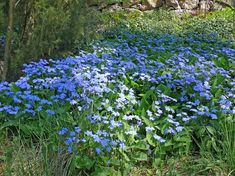 omphalodes verna Shade Garden, Garden Planning, Blue Flowers, Shrubs, Gardening Tips, Perennials, Woodland, Home And Garden, Plants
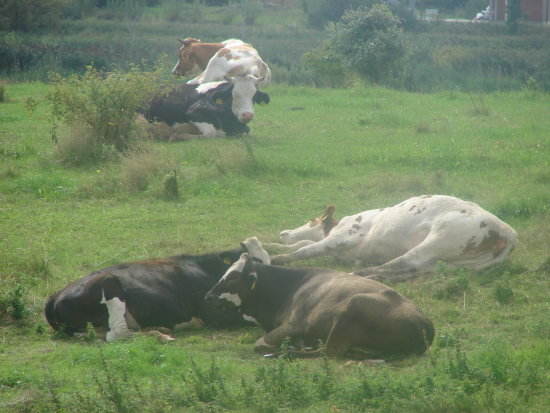 lazy cow sunday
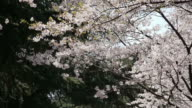 Cherry blossoms in mountain video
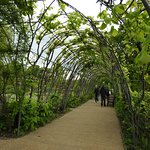 A flowered tunnel in the garden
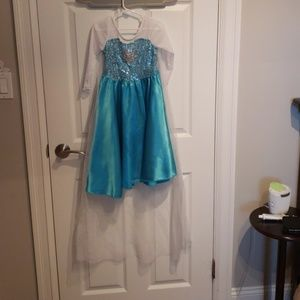 Elsa costume dress only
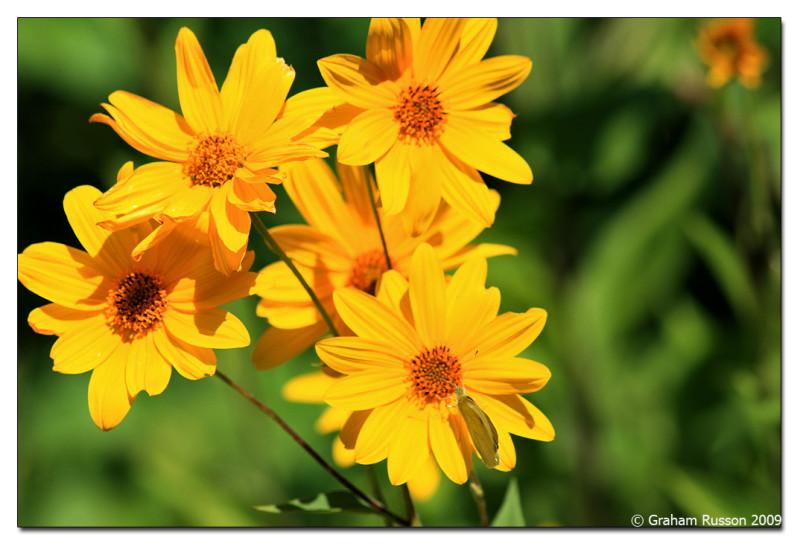 spier daisy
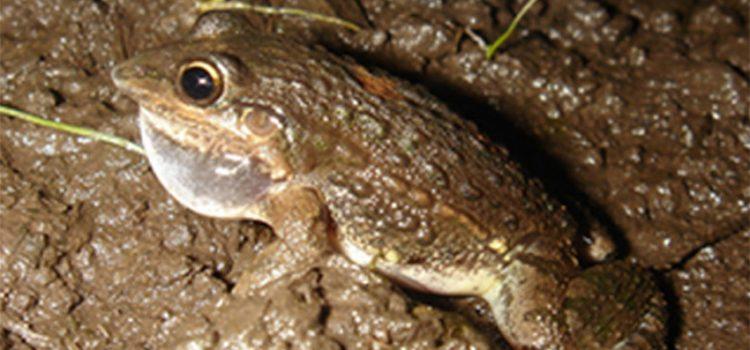 La rana y la evolución de la rodilla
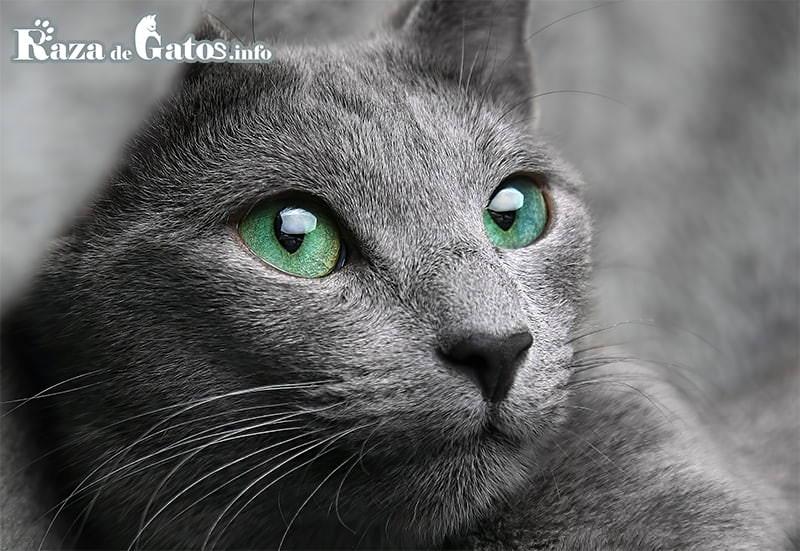 Foto del gatico Azul Ruso.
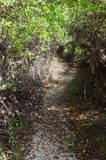Parte salmastra delle zone umide della traccia del mastice, isola di Grand Cayman immagine stock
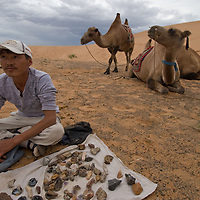 Bactrian camels wait as a traveling vendor displays minerals for sale to tourists in the southern Gobi Desert, Mongolia.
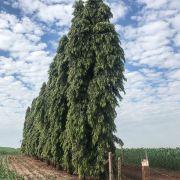 Muda de Choupala - Polyalthia longifolia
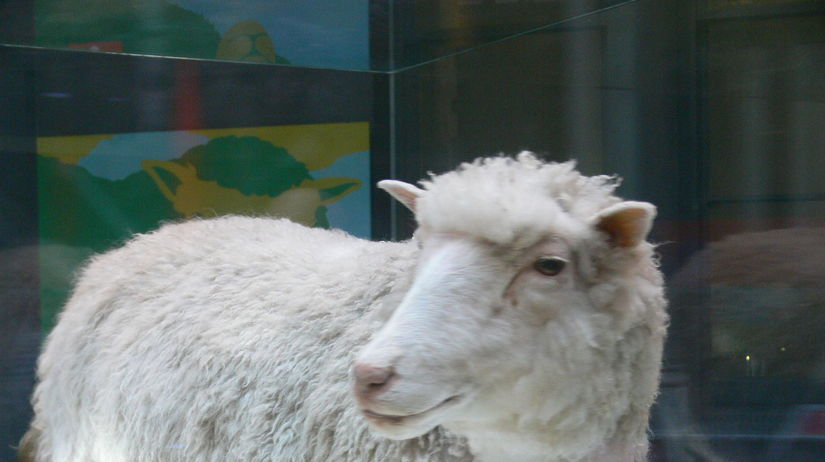 Dolly the sheep museum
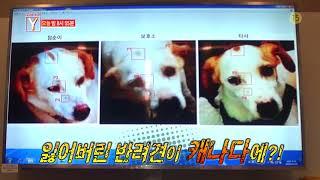 SBS [궁금한 이야기 Y] - 18년 5월 25일(금) 예고 / 'Y-Story' Preview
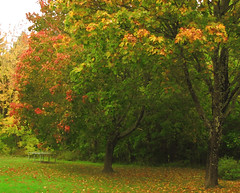 maples (Per Ola Wiberg ~ Powi) Tags: oktober nature beautiful sweden maples fairplay lnn ineffable naturegroup favoritephotos 2011 natureworld autumnfall thegalaxy eker wrangels naturesgallery bforbeauty eperke flckrhearts dreamplaces natureiswonderful thebeautyoftrees naturesphotos naturescreations amazingnaturephotos addictedtonature exquisitecapture natureoftheuniverse naturesribbon fabulousplanet bestpeopleschoice thenaturessoul themagicofthenature earthofnature 2heartsaward peaceandheart brigettesbeautifulnaturegallery naturespoetry~~ bbng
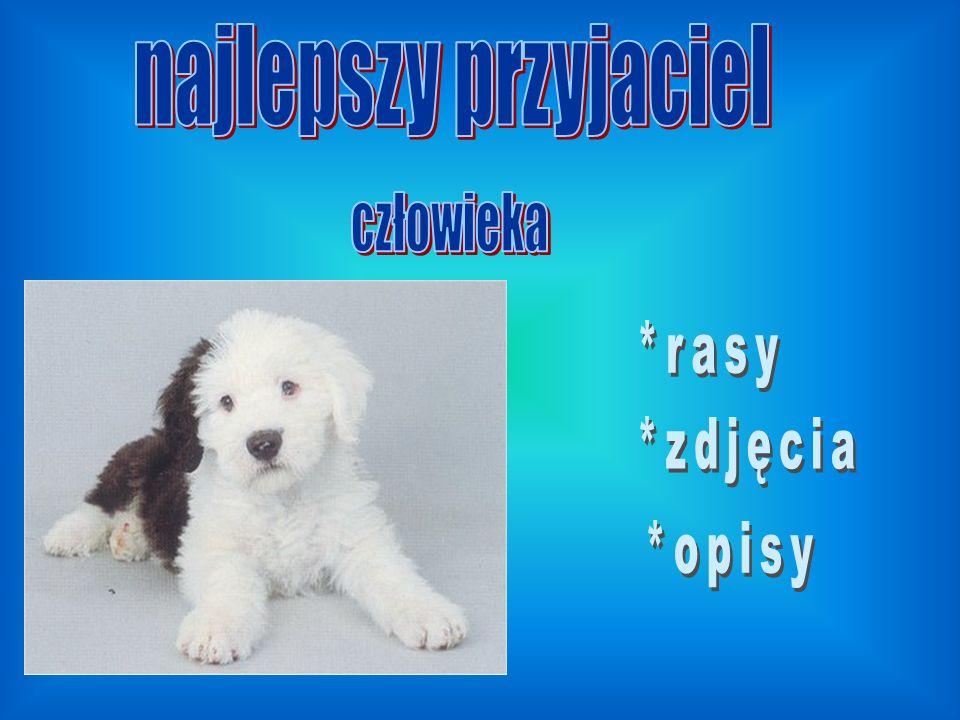 DALMATYŃCZYK ma śnieżnobiałą sierść w czarne lub brązowe łaty.W średniowieczu używany był jako pies myśliwski, obecnie tylko jako pies domowy.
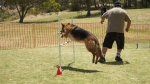 Edgewater Primary School Agility Demonstration 40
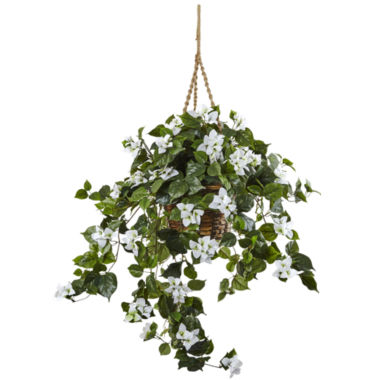 jcpenney.com | Bougainvillea Hanging Basket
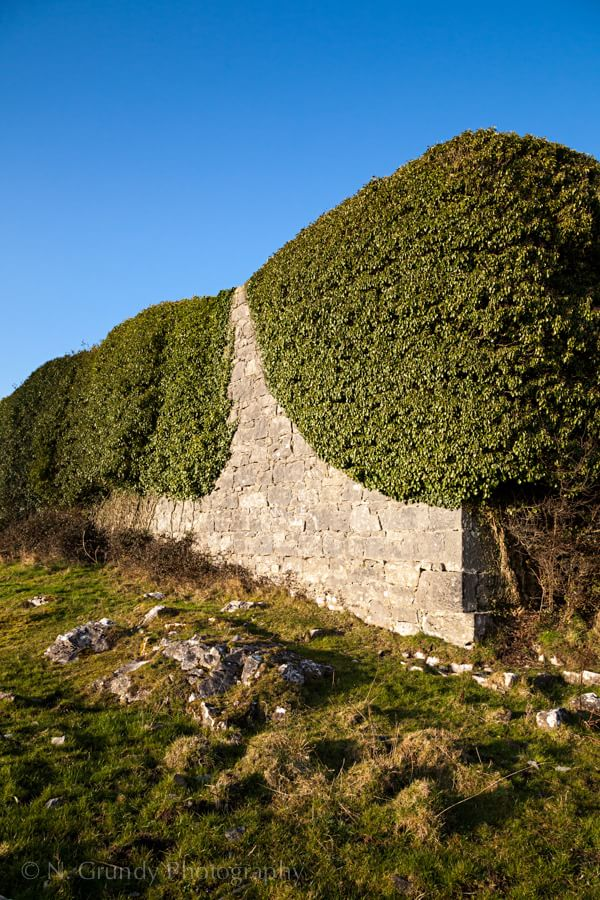 Photo of Ivy on Castle Wall in Ireland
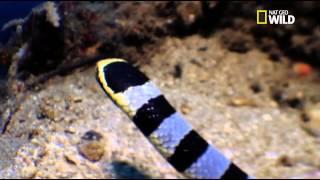 Vidéo rare ! Le serpent tricot rayé attaque une murène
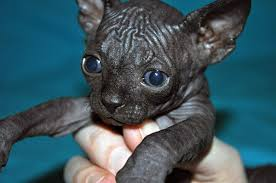 hairless cat price learn more about black sphynx cat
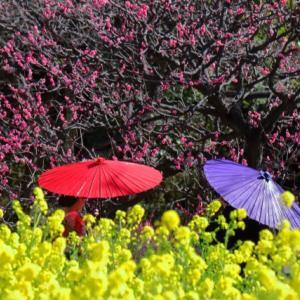 【一品贅沢】照っても降っても満足感のしあわせの下に居る コンビニ傘 100均傘からの卒業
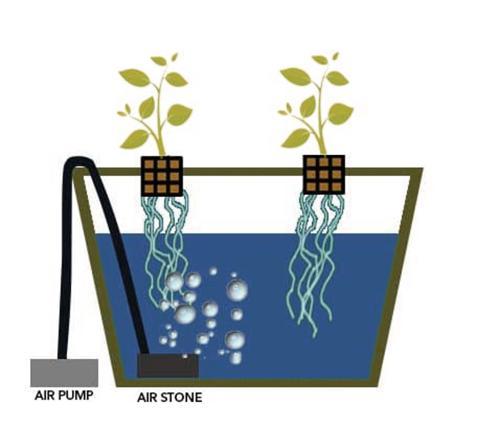 ¿Qué es el cultivo hidropónico en aguas profundas?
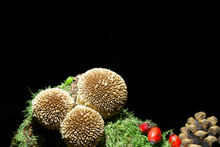 Mushrooms On The Dark Background On The Wood Overgrowned By Moss. Mushroom Species Is The Spiny Puffball Also Known As Spring Puffball. Latin Name Is Lycoperdon Echinatum. Eldible  But No Good Quality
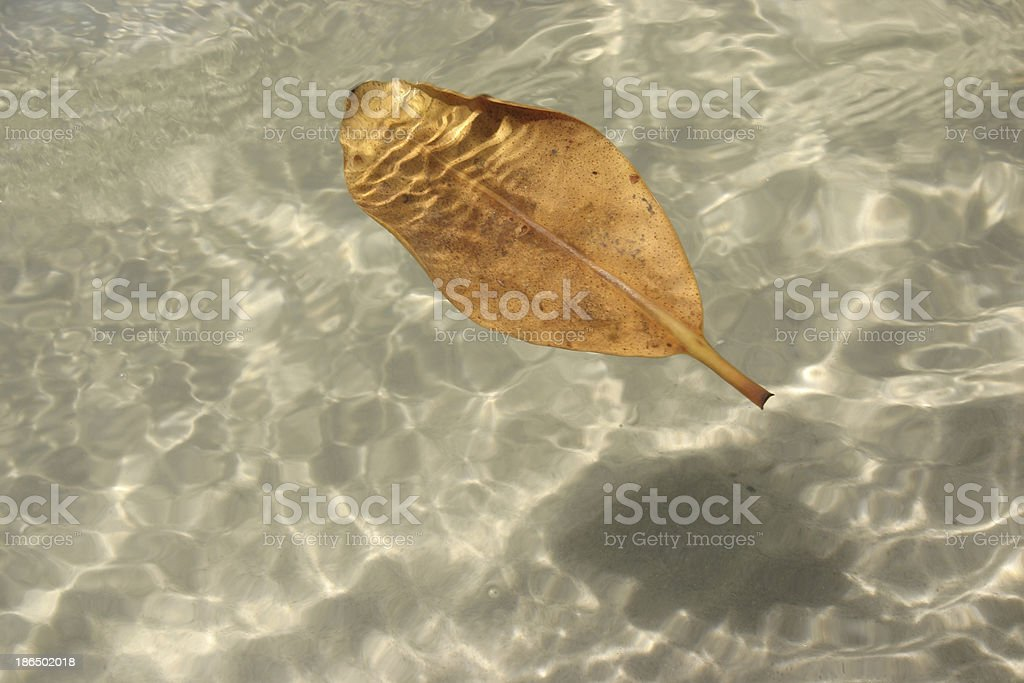 Floating Autumn Leaf on Water at Beach royalty-free stock photo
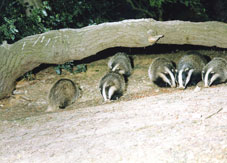Group of badgers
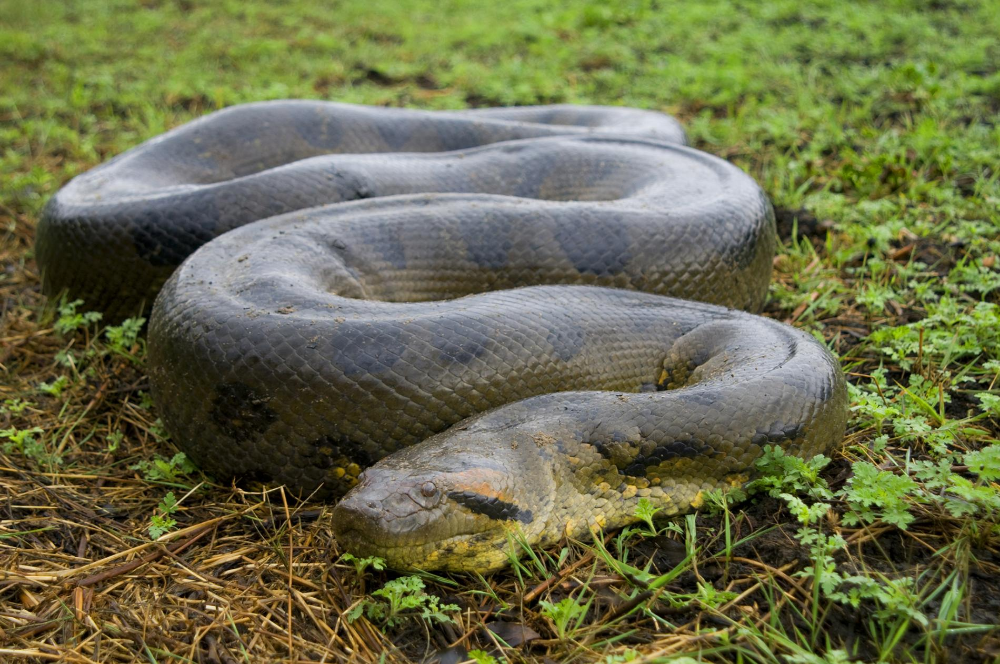 Biggest Anaconda Snakes Found – Some Facts About It!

=-=-=-=-=

▸ **What you are asked to do**: Please repeat each line above exactly as it appears, but omit the pictures.

▸ **Task answer**:
 omphalodes verna Shade Garden, Garden Planning, Blue Flowers, Shrubs, Gardening Tips, Perennials, Woodland, Home And Garden, Plants
 lazy cow sunday
 Cherry blossoms in mountain video
 A flowered tunnel in the garden
 Elsa costume dress only
 spier daisy
 La rana y la evolución de la rodilla
 Foto del gatico Azul Ruso.
Parte salmastra delle zone umide della traccia del mastice, isola di Grand Cayman immagine stock
 Bactrian camels wait as a traveling vendor displays minerals for sale to tourists in the southern Gobi Desert, Mongolia.
 Muda de Choupala - Polyalthia longifolia
 Dolly the sheep museum
 SBS [궁금한 이야기 Y] - 18년 5월 25일(금) 예고 / 'Y-Story' Preview
 maples (Per Ola Wiberg ~ Powi) Tags: oktober nature beautiful sweden maples fairplay lnn ineffable naturegroup favoritephotos 2011 natureworld autumnfall thegalaxy eker wrangels naturesgallery bforbeauty eperke flckrhearts dreamplaces natureiswonderful thebeautyoftrees naturesphotos naturescreations amazingnaturephotos addictedtonature exquisitecapture natureoftheuniverse naturesribbon fabulousplanet bestpeopleschoice thenaturessoul themagicofthenature earthofnature 2heartsaward peaceandheart brigettesbeautifulnaturegallery naturespoetry~~ bbng
 DALMATYŃCZYK ma śnieżnobiałą sierść w czarne lub brązowe łaty.W średniowieczu używany był jako pies myśliwski, obecnie tylko jako pies domowy.
 Edgewater Primary School Agility Demonstration 40
 jcpenney.com | Bougainvillea Hanging Basket
 Photo of Ivy on Castle Wall in Ireland
 Vidéo rare ! Le serpent tricot rayé attaque une murène
 hairless cat price learn more about black sphynx cat
 【一品贅沢】照っても降っても満足感のしあわせの下に居る コンビニ傘 100均傘からの卒業
 ¿Qué es el cultivo hidropónico en aguas profundas?
 Mushrooms On The Dark Background On The Wood Overgrowned By Moss. Mushroom Species Is The Spiny Puffball Also Known As Spring Puffball. Latin Name Is Lycoperdon Echinatum. Eldible  But No Good Quality
 Floating Autumn Leaf on Water at Beach royalty-free stock photo
Group of badgers
 Biggest Anaconda Snakes Found – Some Facts About It!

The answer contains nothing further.